Elmina: land of gold, history and sh-t
Elmina recently was all over the news for “GOLD” reasons.
Fishermen abandoned their canoes. Women packed off from home.
Children started skipping school.
Everybody went digging on the shores, till the government decided to “pour sand into their gari”.
Now, when you’re caught with even a bottle of sand from the beach, you get fined five hundred Ghana cedis ($350). And the police are vigilant about.
I was quite impressed at the level of silence achieved by this policy. There was nobody digging. In fact, there was no evidence that the people had been digging sporadically on the beaches a few days ago.
It made me wander why the Government hadn’t done anything about the people who defecate on the beach.
In fact, as the gentleman I approached was busy debriefing me on the current state of the gold matters, full grown men were squatting on the rocks and shitting away their troubles without a care. Considering how many tourists Elmina attracts, this whole shitting on the beach business is a total eyesore.
My question to the chiefs and elders and leaders of Elmina; and even the government is, if you can stop people from digging gold on the beach, how come you haven’t been able to stop them from defecating there all these years?
My time in Elmina obviously wasn’t without drama.
After walking away from the shit-infected beach, I walked towards the soccer pitch. On my way, I saw what I thought was a nice photographic opportunity and lifted my camera to my face and started clicking.

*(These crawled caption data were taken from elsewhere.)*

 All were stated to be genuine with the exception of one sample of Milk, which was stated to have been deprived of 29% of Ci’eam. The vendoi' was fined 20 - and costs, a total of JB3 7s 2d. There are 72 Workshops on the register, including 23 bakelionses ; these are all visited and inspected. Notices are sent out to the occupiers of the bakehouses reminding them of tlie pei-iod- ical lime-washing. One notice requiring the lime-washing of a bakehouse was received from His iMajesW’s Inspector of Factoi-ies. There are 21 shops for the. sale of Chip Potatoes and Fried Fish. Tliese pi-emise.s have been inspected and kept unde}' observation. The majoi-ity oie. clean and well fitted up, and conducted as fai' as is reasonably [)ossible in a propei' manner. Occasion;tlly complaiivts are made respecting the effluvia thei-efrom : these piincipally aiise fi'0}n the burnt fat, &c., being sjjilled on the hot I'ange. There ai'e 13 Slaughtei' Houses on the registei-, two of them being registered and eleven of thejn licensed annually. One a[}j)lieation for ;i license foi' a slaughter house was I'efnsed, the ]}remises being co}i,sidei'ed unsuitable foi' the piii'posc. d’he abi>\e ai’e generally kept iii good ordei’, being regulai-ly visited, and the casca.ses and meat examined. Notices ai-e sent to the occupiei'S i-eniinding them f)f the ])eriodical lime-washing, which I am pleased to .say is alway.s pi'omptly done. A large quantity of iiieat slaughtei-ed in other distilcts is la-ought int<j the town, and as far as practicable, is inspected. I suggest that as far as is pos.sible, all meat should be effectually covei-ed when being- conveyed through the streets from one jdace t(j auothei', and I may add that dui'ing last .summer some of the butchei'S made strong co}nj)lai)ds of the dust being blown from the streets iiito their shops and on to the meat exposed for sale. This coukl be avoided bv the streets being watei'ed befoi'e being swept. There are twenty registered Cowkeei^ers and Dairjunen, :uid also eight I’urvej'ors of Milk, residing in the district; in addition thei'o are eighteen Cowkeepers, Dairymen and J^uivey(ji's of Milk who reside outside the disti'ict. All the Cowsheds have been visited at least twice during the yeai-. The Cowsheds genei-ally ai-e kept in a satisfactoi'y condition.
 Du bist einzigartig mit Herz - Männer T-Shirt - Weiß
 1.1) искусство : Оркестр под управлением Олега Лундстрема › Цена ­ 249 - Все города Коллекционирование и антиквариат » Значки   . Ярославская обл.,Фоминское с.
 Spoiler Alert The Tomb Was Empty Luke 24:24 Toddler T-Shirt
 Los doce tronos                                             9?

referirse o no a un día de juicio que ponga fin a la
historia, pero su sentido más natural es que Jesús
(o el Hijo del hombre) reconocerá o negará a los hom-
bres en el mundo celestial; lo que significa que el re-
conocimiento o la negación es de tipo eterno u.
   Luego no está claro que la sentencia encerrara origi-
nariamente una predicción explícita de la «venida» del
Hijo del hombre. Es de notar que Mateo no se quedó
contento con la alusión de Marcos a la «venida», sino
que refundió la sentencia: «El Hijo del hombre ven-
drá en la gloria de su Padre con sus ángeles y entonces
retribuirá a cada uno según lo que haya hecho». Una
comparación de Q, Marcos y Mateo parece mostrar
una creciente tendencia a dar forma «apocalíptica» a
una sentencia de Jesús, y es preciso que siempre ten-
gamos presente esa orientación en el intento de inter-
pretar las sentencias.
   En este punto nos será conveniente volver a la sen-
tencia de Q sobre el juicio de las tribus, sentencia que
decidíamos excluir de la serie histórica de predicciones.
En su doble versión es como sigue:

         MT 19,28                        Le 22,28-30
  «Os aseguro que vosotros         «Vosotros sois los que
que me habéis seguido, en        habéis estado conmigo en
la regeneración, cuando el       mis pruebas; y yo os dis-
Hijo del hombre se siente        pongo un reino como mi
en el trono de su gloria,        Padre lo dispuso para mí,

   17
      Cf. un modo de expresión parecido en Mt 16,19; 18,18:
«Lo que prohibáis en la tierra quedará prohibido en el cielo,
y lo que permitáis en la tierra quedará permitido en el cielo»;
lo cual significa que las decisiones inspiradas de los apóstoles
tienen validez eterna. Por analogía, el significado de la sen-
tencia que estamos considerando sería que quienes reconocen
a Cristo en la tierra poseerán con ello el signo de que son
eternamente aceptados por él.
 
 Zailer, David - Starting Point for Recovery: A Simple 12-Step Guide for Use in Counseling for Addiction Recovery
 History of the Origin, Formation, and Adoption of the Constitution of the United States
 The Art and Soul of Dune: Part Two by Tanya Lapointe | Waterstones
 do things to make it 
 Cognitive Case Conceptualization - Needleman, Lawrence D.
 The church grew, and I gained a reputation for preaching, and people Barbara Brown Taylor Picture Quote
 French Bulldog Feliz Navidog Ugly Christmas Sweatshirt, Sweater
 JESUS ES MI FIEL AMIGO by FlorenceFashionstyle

A woman who was sitting in the shades, (I hadn’t seen her earlier), started calling me: “Breda O”, “Hey, Breda”, after getting my shot, I lifted my head to look at her. She, obviously pissed from being ignored, said: “So if just after photographing someone’s property without her consent, she makes you disappear like a genie, what will you say?” I thought she was joking till she followed her rhetorical question with that long, teeth-sucking-like, chuckle-like sound that Ghanaian women make when they are pissed. Without saying a word, I moved on to go look for a less resistant victim.
I pretty much stayed at the beach for most of the time taking photos because it is the part of the community that is threatened by the new gold find.
I spent part of my childhood running and playing on this shore… and I don’t know for how long it will be there.